007 Gets a Life
Contrary to rumor, Skyfall does not concern a chicken named Little. It does have a Wiki-Leaks plot, some kind of evil computer genius who aims to take revenge on MI6, the British Secret Service. This he does, with seeming impunity (as it goes with evil computer geniuses). But our man, James Bond (Daniel Craig), traces a skein of links/bodies that lead to the very satisfying Javier Bardem. Who’s kinda gay, but Bond deals with it in the movie’s best line. That’s all you need to know, really. Skyfall is a fine and wry third installment of the new Bond franchise. It’s not gory, but by the last scene you may exit like a dry Martini: shaken, not stirred.
As a James Bond lifer, nothing gave me more relief than to see this war horse reshod with Daniel Craig playing the suave 007. Like 1980s sideburns and white Elvis jumpsuits, the films had become dated, corny, aimless affairs, reaching a nadir when the hulking Roger Moore performed his stunts like an elderly vaudevillian on the Edwardian stage. All he lacked was a top hat and a cane.
We really have Austin Powers to thank for the reboot. By effectively destroying the super-villain plot, with his tired threat of world domination (unless paid “One MILLION dollars!”), Mike Myers freed up the Bond movies for granular stuff. In the two movies preceding Skyfall, that meant exploring the fighting possibilities of the extreme French urban sport, parkour; a surprisingly undisguised look at how Bolivia’s corrupt leaders really did sell the country’s water supplies off to a French conglomerate (Vivendi, for those who want to Google it); and the technicalities of restoring a Venetian palazzo that’s falling into a canal.
The first two of the new, Casino Royale and The Quantum of Solace, dialed back on the camp and worked more as thrillers than Disney rides. Both emphasized Bond/Craig as a person of primitive motivations, over-chiseled abs and piercing blue eyes, but he was allowed a less caddish and sociopathic nature. (As if we cared.) Casino Royale gave Bond a serious love interest in Vesper Lynd, who, alas, didn’t make it. This gave 007 a more than cypher-like backstory, whereas The Quantum of Solace had a politically charged subtext. Its villainous environmentalist was actually stealing the water supplies of entire countries. (Poor Vesper just drowned in that Venice canal.)
Visually, both movies seemed as attuned to stunning natural landscapes as to the decolletage of lissome young women and Craig’s dimpled washboard. Both featured spectacularly imploding or exploding houses. Both gave Bond a scaffolding on which to hang his few threadbare emotions–an abusive relationship with authority, in the person of M, played by Judi Dench since 1995’s Goldeneye.

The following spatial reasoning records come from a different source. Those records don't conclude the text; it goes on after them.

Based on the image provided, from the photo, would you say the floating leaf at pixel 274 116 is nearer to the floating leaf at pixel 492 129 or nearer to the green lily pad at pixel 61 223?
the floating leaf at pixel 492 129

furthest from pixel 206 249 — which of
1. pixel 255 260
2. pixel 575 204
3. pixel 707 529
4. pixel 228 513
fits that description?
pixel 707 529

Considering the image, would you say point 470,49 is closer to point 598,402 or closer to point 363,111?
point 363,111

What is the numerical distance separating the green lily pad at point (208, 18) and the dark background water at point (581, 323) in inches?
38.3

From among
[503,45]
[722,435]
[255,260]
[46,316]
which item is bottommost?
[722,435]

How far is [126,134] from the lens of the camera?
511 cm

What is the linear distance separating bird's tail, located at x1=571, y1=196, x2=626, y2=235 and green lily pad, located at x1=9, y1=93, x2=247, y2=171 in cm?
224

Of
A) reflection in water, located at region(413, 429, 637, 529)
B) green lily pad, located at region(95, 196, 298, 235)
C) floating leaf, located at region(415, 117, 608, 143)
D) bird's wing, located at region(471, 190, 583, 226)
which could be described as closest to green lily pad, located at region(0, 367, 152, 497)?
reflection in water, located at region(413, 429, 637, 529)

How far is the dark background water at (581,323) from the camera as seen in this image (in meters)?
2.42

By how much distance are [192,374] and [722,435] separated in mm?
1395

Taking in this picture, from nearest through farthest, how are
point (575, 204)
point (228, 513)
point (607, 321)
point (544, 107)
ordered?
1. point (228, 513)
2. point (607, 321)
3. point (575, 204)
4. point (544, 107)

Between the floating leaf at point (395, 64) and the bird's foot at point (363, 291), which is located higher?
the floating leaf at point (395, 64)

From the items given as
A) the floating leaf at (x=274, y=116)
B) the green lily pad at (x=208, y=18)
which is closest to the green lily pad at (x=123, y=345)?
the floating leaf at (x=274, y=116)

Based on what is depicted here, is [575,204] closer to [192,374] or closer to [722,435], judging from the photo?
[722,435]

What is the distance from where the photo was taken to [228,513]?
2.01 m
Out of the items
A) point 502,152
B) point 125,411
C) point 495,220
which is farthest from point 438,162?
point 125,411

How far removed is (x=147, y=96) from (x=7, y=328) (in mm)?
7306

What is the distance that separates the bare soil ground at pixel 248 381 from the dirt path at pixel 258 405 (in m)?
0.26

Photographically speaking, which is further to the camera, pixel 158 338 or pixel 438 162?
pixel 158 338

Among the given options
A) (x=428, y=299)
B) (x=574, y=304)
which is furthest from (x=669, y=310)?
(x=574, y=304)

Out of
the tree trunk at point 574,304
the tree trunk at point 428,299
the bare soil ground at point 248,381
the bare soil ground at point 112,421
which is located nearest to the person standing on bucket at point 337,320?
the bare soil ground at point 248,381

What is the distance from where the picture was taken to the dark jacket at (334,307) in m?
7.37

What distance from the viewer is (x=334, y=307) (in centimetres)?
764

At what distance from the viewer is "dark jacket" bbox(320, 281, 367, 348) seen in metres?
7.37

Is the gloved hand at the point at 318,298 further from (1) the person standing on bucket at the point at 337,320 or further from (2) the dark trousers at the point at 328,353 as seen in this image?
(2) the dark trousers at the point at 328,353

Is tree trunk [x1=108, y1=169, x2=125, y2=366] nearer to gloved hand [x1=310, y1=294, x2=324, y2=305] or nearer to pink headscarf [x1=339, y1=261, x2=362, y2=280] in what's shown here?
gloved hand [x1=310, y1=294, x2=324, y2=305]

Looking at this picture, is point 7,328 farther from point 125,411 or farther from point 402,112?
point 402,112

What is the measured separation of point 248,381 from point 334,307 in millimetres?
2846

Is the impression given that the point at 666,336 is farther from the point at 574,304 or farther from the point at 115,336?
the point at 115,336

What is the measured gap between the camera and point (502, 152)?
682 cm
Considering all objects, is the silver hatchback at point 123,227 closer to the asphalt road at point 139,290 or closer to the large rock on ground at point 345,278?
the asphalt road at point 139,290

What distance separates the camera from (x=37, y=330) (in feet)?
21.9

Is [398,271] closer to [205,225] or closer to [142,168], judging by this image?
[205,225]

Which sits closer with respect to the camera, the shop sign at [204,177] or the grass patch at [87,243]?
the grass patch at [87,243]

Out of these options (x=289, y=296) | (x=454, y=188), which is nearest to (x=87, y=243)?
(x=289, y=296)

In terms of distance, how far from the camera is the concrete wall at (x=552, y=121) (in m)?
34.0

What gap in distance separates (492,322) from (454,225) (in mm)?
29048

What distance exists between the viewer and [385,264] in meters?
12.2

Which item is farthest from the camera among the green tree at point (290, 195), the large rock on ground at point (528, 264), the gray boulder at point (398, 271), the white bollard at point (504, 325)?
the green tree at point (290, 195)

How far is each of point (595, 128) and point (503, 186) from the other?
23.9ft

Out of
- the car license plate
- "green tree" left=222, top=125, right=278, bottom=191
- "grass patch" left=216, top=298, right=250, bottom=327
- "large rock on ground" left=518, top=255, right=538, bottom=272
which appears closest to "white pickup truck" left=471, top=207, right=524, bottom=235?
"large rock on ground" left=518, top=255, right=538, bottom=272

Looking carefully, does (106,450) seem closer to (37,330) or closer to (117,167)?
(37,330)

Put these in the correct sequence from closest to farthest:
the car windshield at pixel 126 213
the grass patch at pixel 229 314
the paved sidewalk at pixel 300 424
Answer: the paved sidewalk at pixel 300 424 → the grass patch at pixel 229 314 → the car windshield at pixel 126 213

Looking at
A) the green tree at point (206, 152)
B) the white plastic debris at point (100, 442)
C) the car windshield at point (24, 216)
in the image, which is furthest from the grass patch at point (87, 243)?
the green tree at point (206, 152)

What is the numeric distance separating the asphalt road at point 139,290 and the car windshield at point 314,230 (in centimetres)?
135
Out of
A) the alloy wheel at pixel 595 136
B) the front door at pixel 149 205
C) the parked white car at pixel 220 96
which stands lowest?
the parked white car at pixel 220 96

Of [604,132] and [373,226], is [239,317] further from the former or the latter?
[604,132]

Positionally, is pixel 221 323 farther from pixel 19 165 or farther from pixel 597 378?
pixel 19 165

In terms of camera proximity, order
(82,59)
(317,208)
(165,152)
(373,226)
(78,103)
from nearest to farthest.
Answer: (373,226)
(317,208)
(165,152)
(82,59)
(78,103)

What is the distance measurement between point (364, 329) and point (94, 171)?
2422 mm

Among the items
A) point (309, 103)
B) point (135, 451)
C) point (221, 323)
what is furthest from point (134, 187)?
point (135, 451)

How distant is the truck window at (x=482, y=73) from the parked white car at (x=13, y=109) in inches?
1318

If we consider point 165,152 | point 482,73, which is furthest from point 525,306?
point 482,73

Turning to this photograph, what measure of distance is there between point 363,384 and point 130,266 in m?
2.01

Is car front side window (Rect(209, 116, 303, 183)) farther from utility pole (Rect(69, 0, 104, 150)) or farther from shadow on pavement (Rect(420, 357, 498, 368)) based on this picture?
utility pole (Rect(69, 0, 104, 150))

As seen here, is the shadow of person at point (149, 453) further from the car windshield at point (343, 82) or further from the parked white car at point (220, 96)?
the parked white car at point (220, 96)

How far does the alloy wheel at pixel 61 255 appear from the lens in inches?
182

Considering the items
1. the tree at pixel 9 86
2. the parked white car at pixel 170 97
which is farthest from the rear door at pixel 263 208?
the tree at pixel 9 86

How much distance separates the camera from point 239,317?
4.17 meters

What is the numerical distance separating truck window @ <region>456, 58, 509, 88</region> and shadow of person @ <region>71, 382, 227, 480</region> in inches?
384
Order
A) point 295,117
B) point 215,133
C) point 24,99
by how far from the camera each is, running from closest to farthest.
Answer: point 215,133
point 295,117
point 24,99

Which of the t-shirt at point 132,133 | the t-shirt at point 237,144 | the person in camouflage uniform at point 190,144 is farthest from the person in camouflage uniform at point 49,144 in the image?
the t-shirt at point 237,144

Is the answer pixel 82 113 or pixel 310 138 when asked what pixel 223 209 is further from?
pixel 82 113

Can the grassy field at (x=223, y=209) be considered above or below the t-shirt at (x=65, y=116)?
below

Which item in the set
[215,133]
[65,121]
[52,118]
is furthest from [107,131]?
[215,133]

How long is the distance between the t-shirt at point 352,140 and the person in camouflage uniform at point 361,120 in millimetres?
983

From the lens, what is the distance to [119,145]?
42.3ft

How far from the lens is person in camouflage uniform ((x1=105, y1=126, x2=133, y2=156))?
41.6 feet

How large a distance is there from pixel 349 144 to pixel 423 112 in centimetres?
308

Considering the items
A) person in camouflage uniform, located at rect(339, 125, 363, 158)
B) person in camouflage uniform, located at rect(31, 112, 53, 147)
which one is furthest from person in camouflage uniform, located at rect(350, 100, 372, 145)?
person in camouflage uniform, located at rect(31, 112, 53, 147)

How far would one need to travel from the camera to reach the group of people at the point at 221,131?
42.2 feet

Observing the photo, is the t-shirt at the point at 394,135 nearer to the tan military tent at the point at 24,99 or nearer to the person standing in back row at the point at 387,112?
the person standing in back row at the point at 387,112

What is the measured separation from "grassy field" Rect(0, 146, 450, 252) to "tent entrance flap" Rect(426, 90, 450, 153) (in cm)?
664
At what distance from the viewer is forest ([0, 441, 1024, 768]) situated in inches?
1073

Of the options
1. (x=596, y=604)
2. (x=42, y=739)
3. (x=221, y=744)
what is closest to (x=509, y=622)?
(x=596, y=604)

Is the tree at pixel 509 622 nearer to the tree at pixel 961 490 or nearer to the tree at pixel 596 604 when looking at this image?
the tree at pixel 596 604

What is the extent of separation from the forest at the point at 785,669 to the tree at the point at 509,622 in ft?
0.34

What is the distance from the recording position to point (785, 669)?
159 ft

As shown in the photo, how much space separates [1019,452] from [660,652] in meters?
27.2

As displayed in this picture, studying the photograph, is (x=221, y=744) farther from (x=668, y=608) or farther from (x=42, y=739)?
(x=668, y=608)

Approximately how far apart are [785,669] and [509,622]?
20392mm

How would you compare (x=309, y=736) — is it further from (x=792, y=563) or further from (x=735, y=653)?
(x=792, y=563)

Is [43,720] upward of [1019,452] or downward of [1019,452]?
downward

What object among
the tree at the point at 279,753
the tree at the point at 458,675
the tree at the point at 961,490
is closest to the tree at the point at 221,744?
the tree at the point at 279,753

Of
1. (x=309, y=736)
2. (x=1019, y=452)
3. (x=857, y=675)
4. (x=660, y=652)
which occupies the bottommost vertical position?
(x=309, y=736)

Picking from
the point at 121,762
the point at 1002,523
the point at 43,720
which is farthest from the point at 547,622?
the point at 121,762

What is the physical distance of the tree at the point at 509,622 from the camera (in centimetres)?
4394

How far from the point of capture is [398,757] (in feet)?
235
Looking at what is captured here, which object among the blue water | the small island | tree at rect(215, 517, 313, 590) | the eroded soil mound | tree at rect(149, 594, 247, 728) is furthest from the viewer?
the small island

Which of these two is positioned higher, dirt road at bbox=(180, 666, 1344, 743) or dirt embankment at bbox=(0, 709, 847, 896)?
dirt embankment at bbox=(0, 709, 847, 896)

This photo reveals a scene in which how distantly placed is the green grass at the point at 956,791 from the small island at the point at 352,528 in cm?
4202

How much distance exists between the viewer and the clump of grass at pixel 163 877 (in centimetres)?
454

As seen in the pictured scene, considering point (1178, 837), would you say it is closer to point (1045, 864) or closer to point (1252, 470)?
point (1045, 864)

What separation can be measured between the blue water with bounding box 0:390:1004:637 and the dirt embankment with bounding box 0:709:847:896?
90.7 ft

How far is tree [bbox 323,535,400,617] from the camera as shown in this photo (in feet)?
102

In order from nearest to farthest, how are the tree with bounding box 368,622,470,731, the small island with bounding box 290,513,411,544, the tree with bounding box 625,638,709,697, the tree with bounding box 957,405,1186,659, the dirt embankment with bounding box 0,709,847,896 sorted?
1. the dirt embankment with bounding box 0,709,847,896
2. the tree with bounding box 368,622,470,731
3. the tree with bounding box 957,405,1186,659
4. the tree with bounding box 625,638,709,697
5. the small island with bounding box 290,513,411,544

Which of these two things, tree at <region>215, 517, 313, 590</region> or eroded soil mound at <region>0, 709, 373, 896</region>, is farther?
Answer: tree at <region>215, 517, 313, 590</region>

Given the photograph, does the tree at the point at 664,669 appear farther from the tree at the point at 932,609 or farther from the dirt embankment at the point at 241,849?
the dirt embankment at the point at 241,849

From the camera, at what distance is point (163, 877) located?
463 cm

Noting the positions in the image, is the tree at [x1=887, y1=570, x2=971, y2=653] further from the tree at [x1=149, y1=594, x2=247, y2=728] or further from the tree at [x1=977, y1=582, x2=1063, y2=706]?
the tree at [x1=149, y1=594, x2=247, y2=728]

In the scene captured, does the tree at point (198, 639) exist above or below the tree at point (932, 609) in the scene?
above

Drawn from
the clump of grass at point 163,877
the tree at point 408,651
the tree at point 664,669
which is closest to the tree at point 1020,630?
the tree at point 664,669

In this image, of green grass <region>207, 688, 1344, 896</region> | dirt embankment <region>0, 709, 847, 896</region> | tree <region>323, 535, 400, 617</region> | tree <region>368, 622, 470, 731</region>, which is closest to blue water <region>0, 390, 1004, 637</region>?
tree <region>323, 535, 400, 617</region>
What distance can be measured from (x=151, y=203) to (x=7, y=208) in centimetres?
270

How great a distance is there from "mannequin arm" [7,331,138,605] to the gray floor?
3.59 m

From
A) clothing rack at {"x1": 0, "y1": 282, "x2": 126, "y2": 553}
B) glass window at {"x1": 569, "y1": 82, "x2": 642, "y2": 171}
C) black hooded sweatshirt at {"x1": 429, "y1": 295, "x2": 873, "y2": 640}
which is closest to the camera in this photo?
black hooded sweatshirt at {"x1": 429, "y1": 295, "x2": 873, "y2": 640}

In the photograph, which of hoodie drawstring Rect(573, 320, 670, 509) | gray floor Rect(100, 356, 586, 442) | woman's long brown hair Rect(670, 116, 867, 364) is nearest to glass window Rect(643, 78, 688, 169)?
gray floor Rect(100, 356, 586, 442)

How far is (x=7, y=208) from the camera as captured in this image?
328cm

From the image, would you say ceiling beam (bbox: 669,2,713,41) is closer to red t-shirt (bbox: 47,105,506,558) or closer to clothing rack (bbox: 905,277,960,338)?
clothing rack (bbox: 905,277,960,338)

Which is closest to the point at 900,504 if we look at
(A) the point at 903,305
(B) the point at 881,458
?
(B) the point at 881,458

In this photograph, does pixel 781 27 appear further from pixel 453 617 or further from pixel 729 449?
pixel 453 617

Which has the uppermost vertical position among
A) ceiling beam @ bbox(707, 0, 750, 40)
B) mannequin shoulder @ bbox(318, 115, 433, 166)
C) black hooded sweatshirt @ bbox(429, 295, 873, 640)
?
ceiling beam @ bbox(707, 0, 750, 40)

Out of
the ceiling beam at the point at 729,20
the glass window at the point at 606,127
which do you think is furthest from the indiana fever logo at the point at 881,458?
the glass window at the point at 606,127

In the end, the films, including this one, work thanks to Craig’s cool, almost affectless presence–which allows his lines to sound wry even when they’re barely serviceable–and lean, topical scripts, shot and edited in a rhythm of posh suspense punctuated by high velocity action, memorable villains and beautiful compromised women dying for a night of love with James. (Literally dying.) Along with cool gadgets and those groan-inducing one-liners, these are precisely the elements that made From Russia with Love, Dr. No and Goldfinger explode in our global consciousness.
The awareness of these paint-by-number elements is one of the things that redeems this World Heritage franchise. A jangly guitar, a cool car, a new Q (the lovely Ben Whislaw) and a disquisition on the anachronism of the secret agent: Is this not just what we ordered?
That’s the implicit contract in a Bond movie: that we will come away with the sense of the world as a fascinating, conspiracy-ridden place held together by the aging tendons and brittle savoir-faire of a secret agent whose name everyone knows. Skyfall deserves to be seen without prior synopsis, so let this serve instead as your excuse to kick back and enjoy the show. (Oh, and the Komodo dragons.)